You can track billing usage on your Databricks workspaces by following these steps:
1. Navigate to the Databricks workspace that you want to track billing usage for.
2. Click on the "Workspace" menu in the top navigation bar and select "Workspace Settings" from the dropdown list.
3. In the Workspace Settings page, click on the "Billing" tab.
4. In the Billing tab, you will see a summary of your workspace's billing usage, including the amount of data processed, the number of compute hours used, and the total cost.
5. You can also view detailed billing usage data by clicking on the "View detailed b
03-streamlit-application
これは元のデモには無いものです。
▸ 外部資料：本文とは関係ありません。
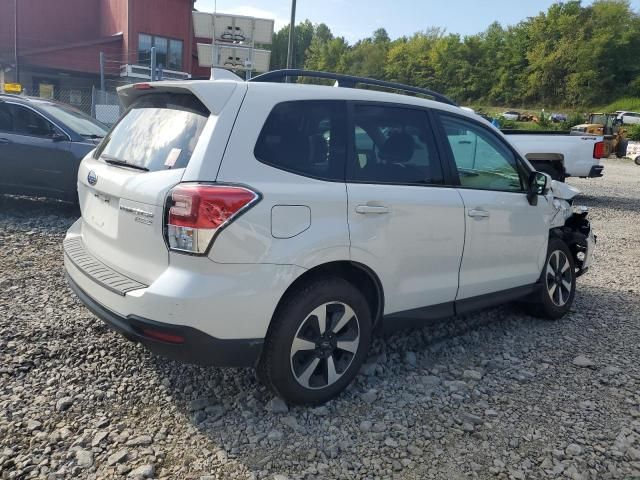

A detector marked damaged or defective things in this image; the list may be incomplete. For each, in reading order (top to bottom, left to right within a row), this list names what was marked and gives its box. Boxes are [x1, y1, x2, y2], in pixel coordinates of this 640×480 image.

front collision damage [544, 181, 596, 278]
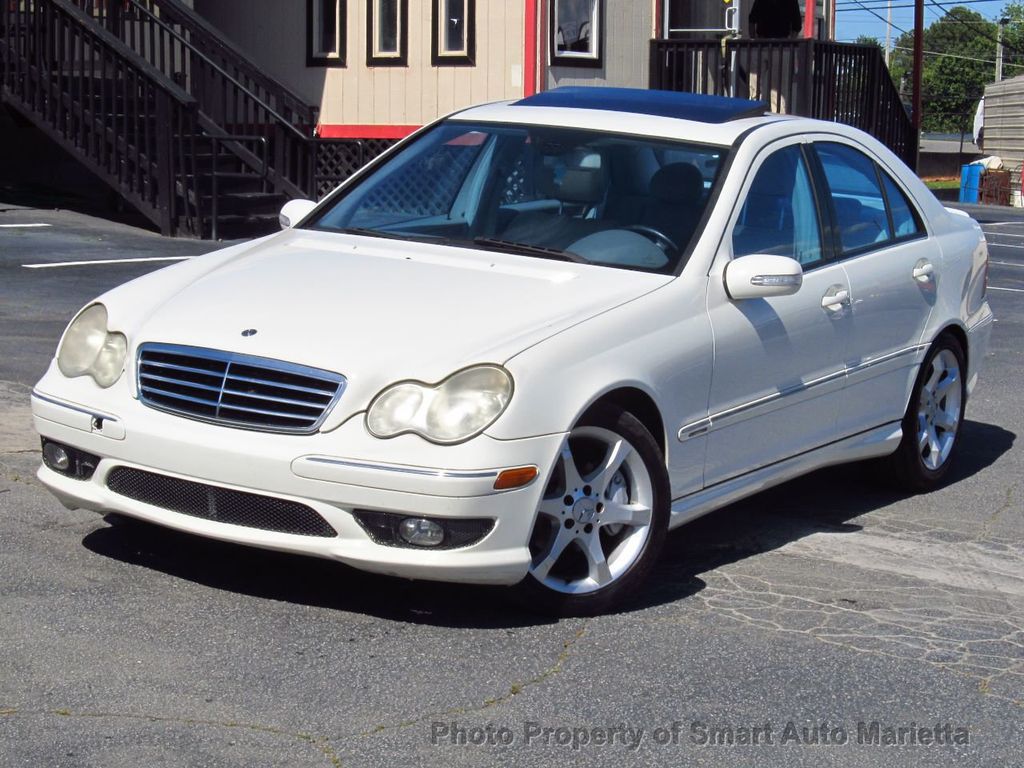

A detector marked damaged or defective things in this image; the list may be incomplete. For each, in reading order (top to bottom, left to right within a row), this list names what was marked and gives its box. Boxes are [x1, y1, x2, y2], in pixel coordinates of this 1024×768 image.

crack in asphalt [0, 708, 346, 765]
crack in asphalt [348, 622, 589, 741]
せっかくなので画面を作りたかったのです。今回はドライバープロキシーを使いますが、Lakehouse Appsが待ち遠しいです。
以下のpyファイルを準備します。
import streamlit as st
import numpy as np
import json
import requests
from databricks.sdk.runtime import dbutils
st.title('Databricks Q&A bot')
#st.header('Databricks Q&A bot')
def generate_answer(question):
# Driver Proxyと異なるクラスター、ローカルからDriver Proxyにアクセスする際にはパーソナルアクセストークンを設定してください
token = dbutils.secrets.get("demo-token-takaaki.yayoi", "token")
url = "https://e2-demo-west.cloud.databricks.com/serving-endpoints/dbdemos_endpoint_takaakiyayoi_catalog_rag_chatbot/invocations"
headers = {
"Content-Type": "application/json",
"Authentication": f"Bearer {token}"
}
data = {"inputs": [question]}
response = requests.post(url, headers=headers, json=data)
if response.status_code != 200:
raise Exception(
f"Request failed with status {response.status_code}, {response.text}"
)
response_json = response.json()
return response_json
question = st.text_input("**質問**")
if question != "":
response = generate_answer(question)
answer = response["predictions"][0]
st.write(f"**回答:** {answer}")
別のノートブックで以下を実行していきます。
%pip install streamlit watchdog
dbutils.library.restartPython()
from dbruntime.databricks_repl_context import get_context
def front_url(port):
"""
フロントエンドを実行するための URL を返す
Returns
-------
proxy_url : str
フロントエンドのURL
"""
ctx = get_context()
proxy_url = f"https://{ctx.browserHostName}/driver-proxy/o/{ctx.workspaceId}/{ctx.clusterId}/{port}/"
return proxy_url
PORT = 1501
# Driver ProxyのURLを表示
print(front_url(PORT))
# 利便性のためにリンクをHTML表示
displayHTML(f"<a href='{front_url(PORT)}' target='_blank' rel='noopener noreferrer'>別ウインドウで開く</a>")
以下を実行すると、ドライバープロキシー経由でstreamlitの画面にアクセスできます。
streamlit_file = "/Workspace/Users/takaaki.yayoi@databricks.com/20231207_rag_dbdemos/llm-rag-chatbot/streamlit.py"
!streamlit run {streamlit_file} --server.port {PORT}
この記事を書きながら画面を動かすところまで正味1時間でした。足回りが整備されていくと、色々トライしやすくなるので、手前味噌ですがこのような機能拡張、大変助かります。